● Extracted text
________________

The Republic of Kenya is one of the most important African countries. It is located in the east of Africa (in a broader sense it is part of the Horn of Africa) on the very western edge of the Indo-Pacific region. It borders South Sudan to the northwest, Ethiopia to the north, Somalia to the east, Uganda to the west, Tanzania to the south, and the Indian Ocean to the southeast. Its geographical position, especially its access to the Indian Ocean, gives Kenya great geopolitical importance.
However, geopolitical importance does not derive only from the country’s geographical position. Kenya is among the demographic and economic flagships of Africa. With a population of just over 55 million, it is the 7th most populous country in Africa with a very young population. From an economic point of view, the Kenyan economy is the 3rd economy in Sub-Saharan Africa after South Africa and Nigeria, and the largest in East and Central Africa. The capital Nairobi is an important traffic and trade hub.
Contemporary Kenya is a democratic multi-party state with a presidential system of government. It is a member of all relevant international institutions such as the United Nations, the IMF, the World Bank, the International Criminal Court (ICC), but also the British Commonwealth and African regional organizations such as the African Union, the Common Market for Eastern and Southern Africa (COMESA), the East African Community (EAC), Indian Ocean Rim Association (IORA). Due to its development in recent decades, Kenya is more and more rightly cited as a middle power in international relations. It is a country that has only started to use its talents in recent decades.
Historical development
The earliest inhabitants of Kenya were hunter-gatherers, like the modern Hadza people. Speakers of the Cushitic language first settled in the Kenyan lowlands between 3200 and 1300 B.C. Nilotic-speaking herders began to migrate from present-day South Sudan to Kenya around 500 B.C. The Bantu people settled on the coast and inland between 250 B.C. and 500 A.D. From the 2nd century, trading cities like Mombasa existed along the Kenyan and Tanzanian coasts in East Africa, known as Zandž land (“Land of the Blacks”). The coastal cities of East Africa traded with the outside world, including China, India, the Middle East, North Africa, and Persia. Around the 9th century, a mixture of Africans, Arabs and Persians who lived and traded in the Kenyan area became known as Swahili (“people of the coast”) with a special language (ki)Swahili and a special culture.

________________

● Data provided
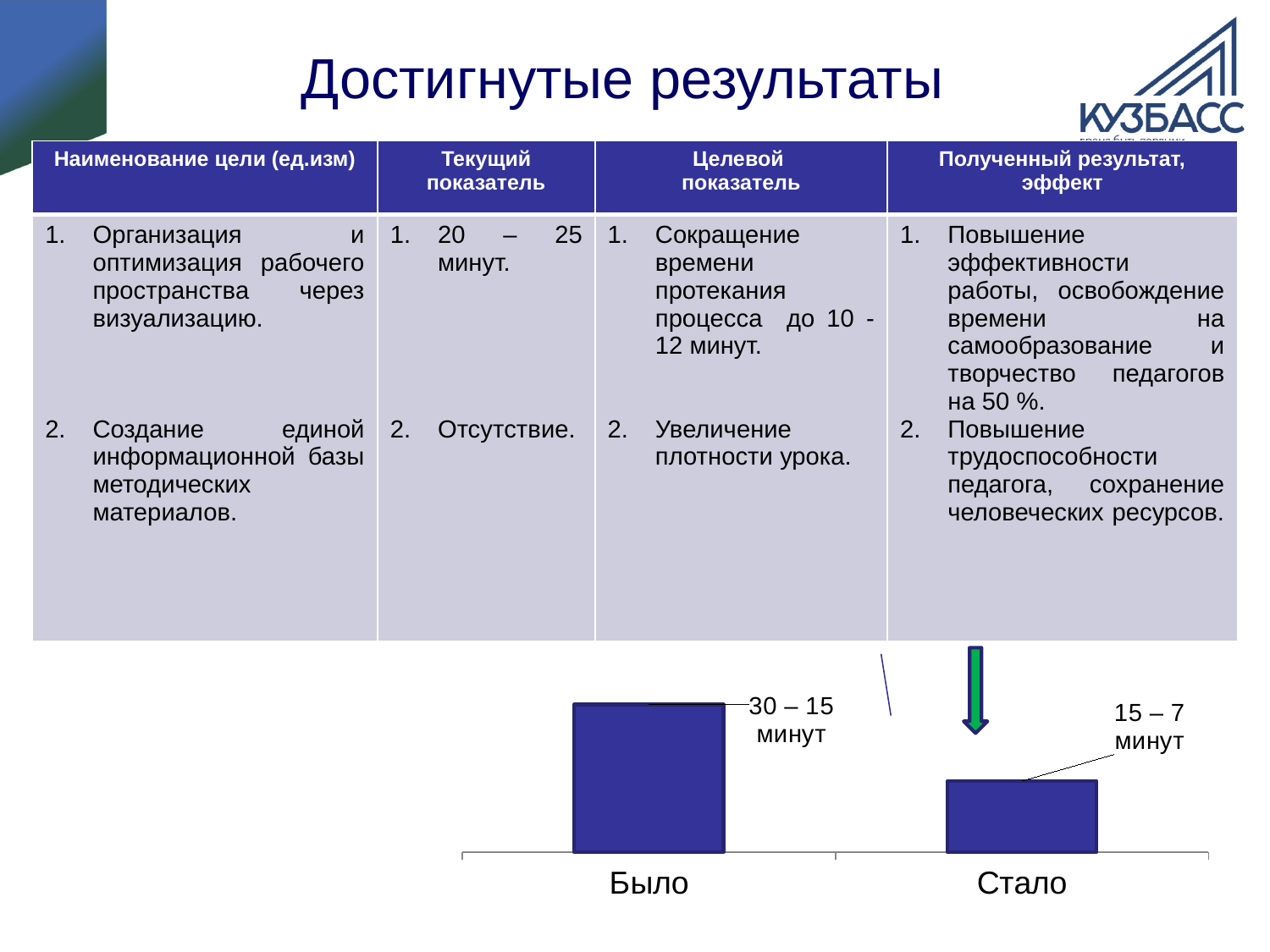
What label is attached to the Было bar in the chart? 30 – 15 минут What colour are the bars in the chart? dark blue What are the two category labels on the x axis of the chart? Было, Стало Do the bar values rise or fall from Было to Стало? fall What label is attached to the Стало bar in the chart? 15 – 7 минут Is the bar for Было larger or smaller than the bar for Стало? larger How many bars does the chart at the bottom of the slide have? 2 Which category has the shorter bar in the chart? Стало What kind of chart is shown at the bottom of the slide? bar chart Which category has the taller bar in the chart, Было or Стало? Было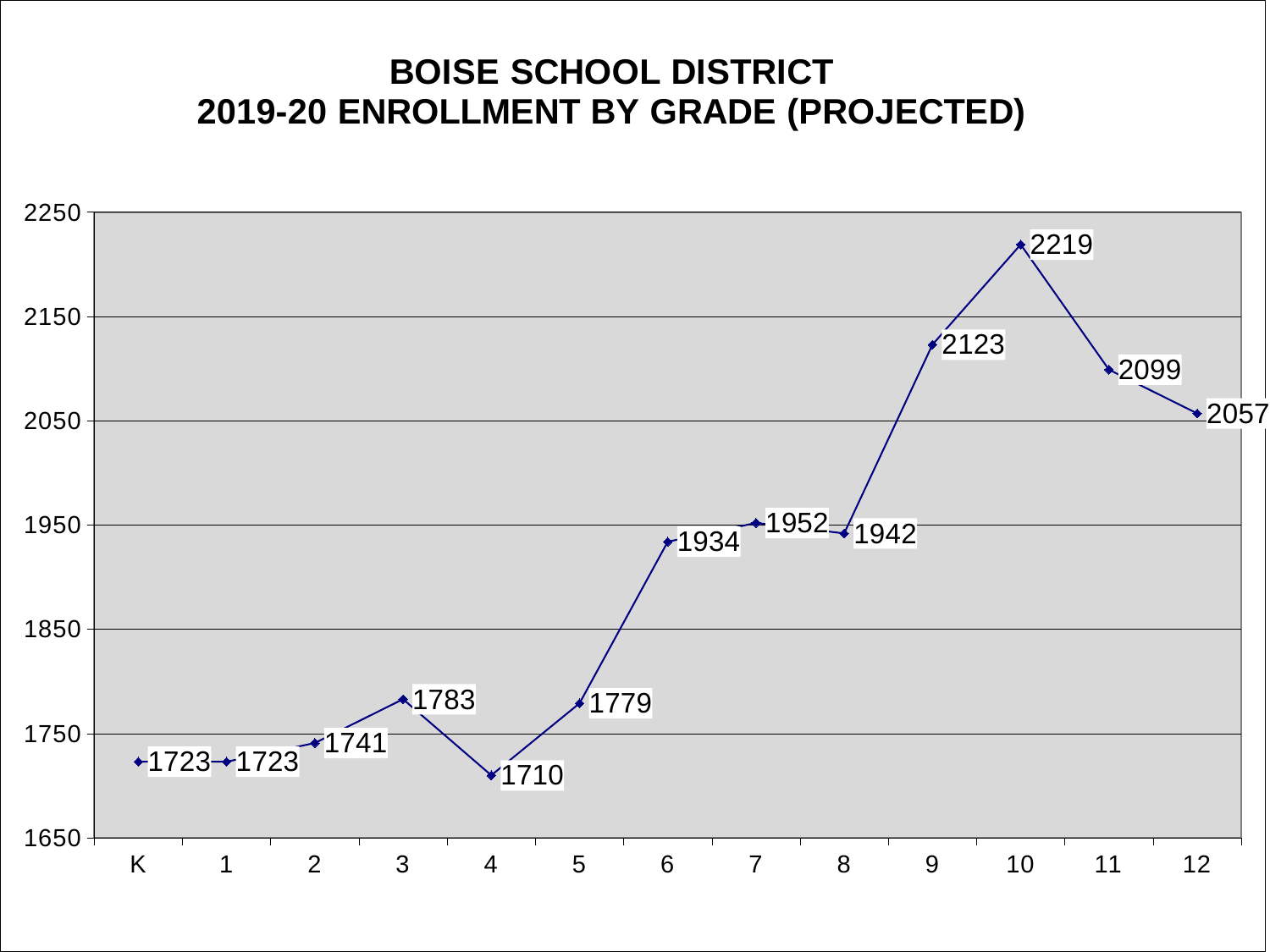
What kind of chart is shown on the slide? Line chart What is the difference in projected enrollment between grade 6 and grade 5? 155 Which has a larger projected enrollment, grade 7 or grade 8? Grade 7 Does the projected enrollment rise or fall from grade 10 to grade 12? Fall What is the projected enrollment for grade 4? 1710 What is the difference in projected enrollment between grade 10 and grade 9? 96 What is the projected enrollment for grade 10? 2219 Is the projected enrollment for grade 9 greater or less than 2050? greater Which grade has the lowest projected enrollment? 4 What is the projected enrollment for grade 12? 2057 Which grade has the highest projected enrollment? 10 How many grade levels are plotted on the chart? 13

________________

Write the next part of the piece about Kenya, picking up right after its last sentence.

● Solved problem
The Portuguese arrived in the 1490s. Using Mombasa as a base, they wanted to monopolize trade in the Indian Ocean. At the end of the 17th century, the Portuguese were pushed back by the combined forces of Oman and Pate, a nearby island. In 1890, Germany and Great Britain divided the East African region, with the British taking the north and the Germans the south, including present-day Tanzania, Burundi and Rwanda. The British established the East African Protectorate in 1895, which was turned into a colony in 1920 and named Kenya after its highest mountain. Numerous political disputes between the colony and London later led to the violent Mau Mau uprising, which began in 1952, and the eventual declaration of Kenyan independence in 1963. Jomo Kenyatta, the leader of the liberation struggle, led Kenya from independence in 1963 until his death in 1978, when Vice President Daniel Arap Moi took power legally.
Contemporary political instability
The country was a de facto one-party state from 1969 to 1982, after which the ruling Kenya African National Union (KANU) changed the constitution to become the country’s only legal political party. Moi gave in to demands for political liberalization in late 1991. The ethnically divided opposition failed to oust KANU from power in 1992 and 1997 elections, which were marred by violence and malfeasance. President Moi resigned in December 2002 after regular elections. Mwai Kibaki, who ran as the candidate of the united opposition, the National Rainbow Coalition (NARC), defeated the KANU candidate Uhuru Kenyatta (son of Kenya’s founder Joma Kenyatta) and assumed the presidency.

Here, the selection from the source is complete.